What to work on: A verbatim copy of every entry is required.

Information:
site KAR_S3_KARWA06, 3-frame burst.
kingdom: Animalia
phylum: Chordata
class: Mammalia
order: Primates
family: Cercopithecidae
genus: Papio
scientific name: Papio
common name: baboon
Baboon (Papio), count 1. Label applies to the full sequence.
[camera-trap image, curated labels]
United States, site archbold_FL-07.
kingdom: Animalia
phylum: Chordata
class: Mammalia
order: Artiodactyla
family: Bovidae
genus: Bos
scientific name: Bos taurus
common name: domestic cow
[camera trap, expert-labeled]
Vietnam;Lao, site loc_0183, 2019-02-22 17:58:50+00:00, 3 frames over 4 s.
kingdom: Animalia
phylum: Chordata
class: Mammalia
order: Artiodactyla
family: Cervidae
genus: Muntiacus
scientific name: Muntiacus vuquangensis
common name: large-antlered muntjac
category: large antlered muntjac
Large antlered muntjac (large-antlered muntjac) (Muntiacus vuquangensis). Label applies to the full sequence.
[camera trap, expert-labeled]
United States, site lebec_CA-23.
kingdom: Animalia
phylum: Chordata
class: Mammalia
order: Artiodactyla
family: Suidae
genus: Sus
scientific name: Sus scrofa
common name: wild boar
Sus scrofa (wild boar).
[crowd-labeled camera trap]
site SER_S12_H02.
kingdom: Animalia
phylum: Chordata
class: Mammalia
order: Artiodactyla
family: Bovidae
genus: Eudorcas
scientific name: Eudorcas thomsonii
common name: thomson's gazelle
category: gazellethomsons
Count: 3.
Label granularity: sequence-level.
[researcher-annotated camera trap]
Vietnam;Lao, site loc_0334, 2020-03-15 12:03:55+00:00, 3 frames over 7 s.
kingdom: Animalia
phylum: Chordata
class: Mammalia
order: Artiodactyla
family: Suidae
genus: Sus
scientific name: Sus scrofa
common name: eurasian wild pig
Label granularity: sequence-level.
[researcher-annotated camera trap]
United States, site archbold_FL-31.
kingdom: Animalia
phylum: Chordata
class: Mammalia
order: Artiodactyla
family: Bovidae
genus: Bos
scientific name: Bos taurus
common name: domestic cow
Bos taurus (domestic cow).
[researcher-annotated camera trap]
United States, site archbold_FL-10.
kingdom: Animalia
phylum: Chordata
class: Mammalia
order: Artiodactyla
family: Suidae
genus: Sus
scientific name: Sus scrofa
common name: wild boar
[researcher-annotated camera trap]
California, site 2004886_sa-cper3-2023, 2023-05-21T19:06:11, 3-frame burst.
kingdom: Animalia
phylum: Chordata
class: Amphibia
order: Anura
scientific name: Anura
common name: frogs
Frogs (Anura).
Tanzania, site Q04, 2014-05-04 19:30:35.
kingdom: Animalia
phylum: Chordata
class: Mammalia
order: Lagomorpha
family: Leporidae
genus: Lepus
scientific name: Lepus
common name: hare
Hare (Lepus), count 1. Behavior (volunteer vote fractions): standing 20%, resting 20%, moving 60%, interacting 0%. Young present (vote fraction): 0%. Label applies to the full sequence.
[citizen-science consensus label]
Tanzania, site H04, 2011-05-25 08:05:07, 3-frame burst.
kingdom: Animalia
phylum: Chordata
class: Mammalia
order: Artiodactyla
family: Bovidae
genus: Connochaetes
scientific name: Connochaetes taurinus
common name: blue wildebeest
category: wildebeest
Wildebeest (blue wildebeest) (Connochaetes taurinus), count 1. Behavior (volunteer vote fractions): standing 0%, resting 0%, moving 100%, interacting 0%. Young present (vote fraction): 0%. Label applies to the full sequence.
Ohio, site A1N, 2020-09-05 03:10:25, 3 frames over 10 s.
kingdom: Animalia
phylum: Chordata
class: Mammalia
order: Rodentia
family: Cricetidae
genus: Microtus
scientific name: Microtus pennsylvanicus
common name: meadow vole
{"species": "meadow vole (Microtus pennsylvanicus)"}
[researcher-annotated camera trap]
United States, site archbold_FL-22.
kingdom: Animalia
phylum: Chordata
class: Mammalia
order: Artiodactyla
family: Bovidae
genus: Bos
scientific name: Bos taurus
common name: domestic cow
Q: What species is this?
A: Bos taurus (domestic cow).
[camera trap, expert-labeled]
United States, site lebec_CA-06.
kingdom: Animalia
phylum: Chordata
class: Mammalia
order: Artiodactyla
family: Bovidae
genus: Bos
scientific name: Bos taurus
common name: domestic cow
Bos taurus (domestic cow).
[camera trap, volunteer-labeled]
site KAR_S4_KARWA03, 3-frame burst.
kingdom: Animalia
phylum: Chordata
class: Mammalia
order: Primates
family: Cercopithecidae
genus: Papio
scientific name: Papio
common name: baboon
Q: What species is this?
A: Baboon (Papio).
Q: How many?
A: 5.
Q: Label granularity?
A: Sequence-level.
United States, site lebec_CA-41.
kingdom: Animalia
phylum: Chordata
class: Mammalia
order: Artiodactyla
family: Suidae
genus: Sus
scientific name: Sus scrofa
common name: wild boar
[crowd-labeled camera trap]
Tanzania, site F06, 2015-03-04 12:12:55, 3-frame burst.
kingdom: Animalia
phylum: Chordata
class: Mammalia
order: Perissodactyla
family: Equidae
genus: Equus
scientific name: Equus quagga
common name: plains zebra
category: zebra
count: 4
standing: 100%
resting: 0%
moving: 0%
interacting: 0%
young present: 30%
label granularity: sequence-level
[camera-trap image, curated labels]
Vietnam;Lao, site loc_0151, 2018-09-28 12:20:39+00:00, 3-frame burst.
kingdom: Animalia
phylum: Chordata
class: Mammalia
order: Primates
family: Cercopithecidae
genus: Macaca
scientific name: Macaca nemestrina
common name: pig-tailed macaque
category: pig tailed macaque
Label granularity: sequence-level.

The answer:
site KAR_S3_KARWA06, 3-frame burst.
kingdom: Animalia
phylum: Chordata
class: Mammalia
order: Primates
family: Cercopithecidae
genus: Papio
scientific name: Papio
common name: baboon
Baboon (Papio), count 1. Label applies to the full sequence.
[camera-trap image, curated labels]
United States, site archbold_FL-07.
kingdom: Animalia
phylum: Chordata
class: Mammalia
order: Artiodactyla
family: Bovidae
genus: Bos
scientific name: Bos taurus
common name: domestic cow
[camera trap, expert-labeled]
Vietnam;Lao, site loc_0183, 2019-02-22 17:58:50+00:00, 3 frames over 4 s.
kingdom: Animalia
phylum: Chordata
class: Mammalia
order: Artiodactyla
family: Cervidae
genus: Muntiacus
scientific name: Muntiacus vuquangensis
common name: large-antlered muntjac
category: large antlered muntjac
Large antlered muntjac (large-antlered muntjac) (Muntiacus vuquangensis). Label applies to the full sequence.
[camera trap, expert-labeled]
United States, site lebec_CA-23.
kingdom: Animalia
phylum: Chordata
class: Mammalia
order: Artiodactyla
family: Suidae
genus: Sus
scientific name: Sus scrofa
common name: wild boar
Sus scrofa (wild boar).
[crowd-labeled camera trap]
site SER_S12_H02.
kingdom: Animalia
phylum: Chordata
class: Mammalia
order: Artiodactyla
family: Bovidae
genus: Eudorcas
scientific name: Eudorcas thomsonii
common name: thomson's gazelle
category: gazellethomsons
Count: 3.
Label granularity: sequence-level.
[researcher-annotated camera trap]
Vietnam;Lao, site loc_0334, 2020-03-15 12:03:55+00:00, 3 frames over 7 s.
kingdom: Animalia
phylum: Chordata
class: Mammalia
order: Artiodactyla
family: Suidae
genus: Sus
scientific name: Sus scrofa
common name: eurasian wild pig
Label granularity: sequence-level.
[researcher-annotated camera trap]
United States, site archbold_FL-31.
kingdom: Animalia
phylum: Chordata
class: Mammalia
order: Artiodactyla
family: Bovidae
genus: Bos
scientific name: Bos taurus
common name: domestic cow
Bos taurus (domestic cow).
[researcher-annotated camera trap]
United States, site archbold_FL-10.
kingdom: Animalia
phylum: Chordata
class: Mammalia
order: Artiodactyla
family: Suidae
genus: Sus
scientific name: Sus scrofa
common name: wild boar
[researcher-annotated camera trap]
California, site 2004886_sa-cper3-2023, 2023-05-21T19:06:11, 3-frame burst.
kingdom: Animalia
phylum: Chordata
class: Amphibia
order: Anura
scientific name: Anura
common name: frogs
Frogs (Anura).
Tanzania, site Q04, 2014-05-04 19:30:35.
kingdom: Animalia
phylum: Chordata
class: Mammalia
order: Lagomorpha
family: Leporidae
genus: Lepus
scientific name: Lepus
common name: hare
Hare (Lepus), count 1. Behavior (volunteer vote fractions): standing 20%, resting 20%, moving 60%, interacting 0%. Young present (vote fraction): 0%. Label applies to the full sequence.
[citizen-science consensus label]
Tanzania, site H04, 2011-05-25 08:05:07, 3-frame burst.
kingdom: Animalia
phylum: Chordata
class: Mammalia
order: Artiodactyla
family: Bovidae
genus: Connochaetes
scientific name: Connochaetes taurinus
common name: blue wildebeest
category: wildebeest
Wildebeest (blue wildebeest) (Connochaetes taurinus), count 1. Behavior (volunteer vote fractions): standing 0%, resting 0%, moving 100%, interacting 0%. Young present (vote fraction): 0%. Label applies to the full sequence.
Ohio, site A1N, 2020-09-05 03:10:25, 3 frames over 10 s.
kingdom: Animalia
phylum: Chordata
class: Mammalia
order: Rodentia
family: Cricetidae
genus: Microtus
scientific name: Microtus pennsylvanicus
common name: meadow vole
{"species": "meadow vole (Microtus pennsylvanicus)"}
[researcher-annotated camera trap]
United States, site archbold_FL-22.
kingdom: Animalia
phylum: Chordata
class: Mammalia
order: Artiodactyla
family: Bovidae
genus: Bos
scientific name: Bos taurus
common name: domestic cow
Q: What species is this?
A: Bos taurus (domestic cow).
[camera trap, expert-labeled]
United States, site lebec_CA-06.
kingdom: Animalia
phylum: Chordata
class: Mammalia
order: Artiodactyla
family: Bovidae
genus: Bos
scientific name: Bos taurus
common name: domestic cow
Bos taurus (domestic cow).
[camera trap, volunteer-labeled]
site KAR_S4_KARWA03, 3-frame burst.
kingdom: Animalia
phylum: Chordata
class: Mammalia
order: Primates
family: Cercopithecidae
genus: Papio
scientific name: Papio
common name: baboon
Q: What species is this?
A: Baboon (Papio).
Q: How many?
A: 5.
Q: Label granularity?
A: Sequence-level.
United States, site lebec_CA-41.
kingdom: Animalia
phylum: Chordata
class: Mammalia
order: Artiodactyla
family: Suidae
genus: Sus
scientific name: Sus scrofa
common name: wild boar
[crowd-labeled camera trap]
Tanzania, site F06, 2015-03-04 12:12:55, 3-frame burst.
kingdom: Animalia
phylum: Chordata
class: Mammalia
order: Perissodactyla
family: Equidae
genus: Equus
scientific name: Equus quagga
common name: plains zebra
category: zebra
count: 4
standing: 100%
resting: 0%
moving: 0%
interacting: 0%
young present: 30%
label granularity: sequence-level
[camera-trap image, curated labels]
Vietnam;Lao, site loc_0151, 2018-09-28 12:20:39+00:00, 3-frame burst.
kingdom: Animalia
phylum: Chordata
class: Mammalia
order: Primates
family: Cercopithecidae
genus: Macaca
scientific name: Macaca nemestrina
common name: pig-tailed macaque
category: pig tailed macaque
Label granularity: sequence-level.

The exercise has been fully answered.